• [WHAT YOU NEED TO DO]:
Rewrite the entries starting at the line that contains "What is the distance that" and ending at the last entry, putting "further" wherever "farther" appears and keeping everything else the same.

• [SUPPLIED MATERIAL]:

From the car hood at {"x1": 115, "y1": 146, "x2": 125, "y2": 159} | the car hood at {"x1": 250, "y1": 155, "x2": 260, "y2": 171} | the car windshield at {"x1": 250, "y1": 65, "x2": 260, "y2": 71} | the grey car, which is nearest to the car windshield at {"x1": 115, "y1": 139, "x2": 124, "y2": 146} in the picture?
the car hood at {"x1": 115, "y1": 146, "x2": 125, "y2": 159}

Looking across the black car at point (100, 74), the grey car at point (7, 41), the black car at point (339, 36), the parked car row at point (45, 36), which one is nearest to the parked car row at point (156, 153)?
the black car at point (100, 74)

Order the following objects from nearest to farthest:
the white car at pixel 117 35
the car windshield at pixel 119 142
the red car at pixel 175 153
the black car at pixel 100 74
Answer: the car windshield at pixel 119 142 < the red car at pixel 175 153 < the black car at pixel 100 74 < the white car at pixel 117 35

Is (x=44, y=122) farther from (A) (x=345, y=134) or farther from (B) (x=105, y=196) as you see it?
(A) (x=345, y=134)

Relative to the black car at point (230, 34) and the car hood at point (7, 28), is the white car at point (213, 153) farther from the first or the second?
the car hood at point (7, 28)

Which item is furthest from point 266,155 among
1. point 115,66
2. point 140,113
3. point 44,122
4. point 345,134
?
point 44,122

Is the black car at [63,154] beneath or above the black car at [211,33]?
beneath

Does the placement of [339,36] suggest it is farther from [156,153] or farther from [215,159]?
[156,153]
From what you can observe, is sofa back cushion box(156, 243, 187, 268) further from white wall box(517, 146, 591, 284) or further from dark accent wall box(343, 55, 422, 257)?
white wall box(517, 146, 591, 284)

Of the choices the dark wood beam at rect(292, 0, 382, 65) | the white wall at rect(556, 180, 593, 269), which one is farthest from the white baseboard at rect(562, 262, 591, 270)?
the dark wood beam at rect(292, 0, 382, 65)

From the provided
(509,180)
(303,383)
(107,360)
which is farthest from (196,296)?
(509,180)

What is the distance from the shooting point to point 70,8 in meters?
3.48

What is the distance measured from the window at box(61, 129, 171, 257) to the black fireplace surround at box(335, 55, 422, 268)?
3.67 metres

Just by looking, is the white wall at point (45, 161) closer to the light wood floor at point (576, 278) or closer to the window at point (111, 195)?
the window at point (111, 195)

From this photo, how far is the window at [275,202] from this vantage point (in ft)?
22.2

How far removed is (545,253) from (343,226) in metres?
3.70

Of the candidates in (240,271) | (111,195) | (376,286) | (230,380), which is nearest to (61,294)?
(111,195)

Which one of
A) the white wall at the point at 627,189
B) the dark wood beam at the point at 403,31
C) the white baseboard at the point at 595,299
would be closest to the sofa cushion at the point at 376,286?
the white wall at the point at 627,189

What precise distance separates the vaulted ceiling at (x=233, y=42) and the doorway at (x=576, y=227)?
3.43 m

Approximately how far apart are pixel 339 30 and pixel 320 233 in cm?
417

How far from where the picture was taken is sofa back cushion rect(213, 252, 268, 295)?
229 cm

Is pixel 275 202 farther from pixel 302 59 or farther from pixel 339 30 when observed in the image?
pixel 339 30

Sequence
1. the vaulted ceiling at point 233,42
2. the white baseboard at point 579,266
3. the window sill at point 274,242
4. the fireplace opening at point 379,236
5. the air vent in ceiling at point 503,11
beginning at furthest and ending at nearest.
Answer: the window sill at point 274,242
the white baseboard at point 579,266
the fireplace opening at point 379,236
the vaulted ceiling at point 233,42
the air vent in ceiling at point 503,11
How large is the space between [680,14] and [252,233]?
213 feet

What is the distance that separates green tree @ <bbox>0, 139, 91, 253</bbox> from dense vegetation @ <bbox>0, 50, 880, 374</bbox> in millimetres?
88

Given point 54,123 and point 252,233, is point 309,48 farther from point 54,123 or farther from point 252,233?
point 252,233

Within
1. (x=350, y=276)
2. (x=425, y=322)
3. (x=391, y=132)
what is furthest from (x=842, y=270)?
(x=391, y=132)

• [TASK SOLUTION]:
What is the distance that separates green tree @ <bbox>0, 139, 91, 253</bbox> from dense vegetation @ <bbox>0, 50, 880, 374</bbox> in millimetres?
88

Given point 54,123 and point 252,233, is point 309,48 further from point 54,123 or further from point 252,233?
point 252,233

Within
1. (x=350, y=276)
2. (x=425, y=322)
3. (x=391, y=132)
what is furthest from (x=842, y=270)?
(x=391, y=132)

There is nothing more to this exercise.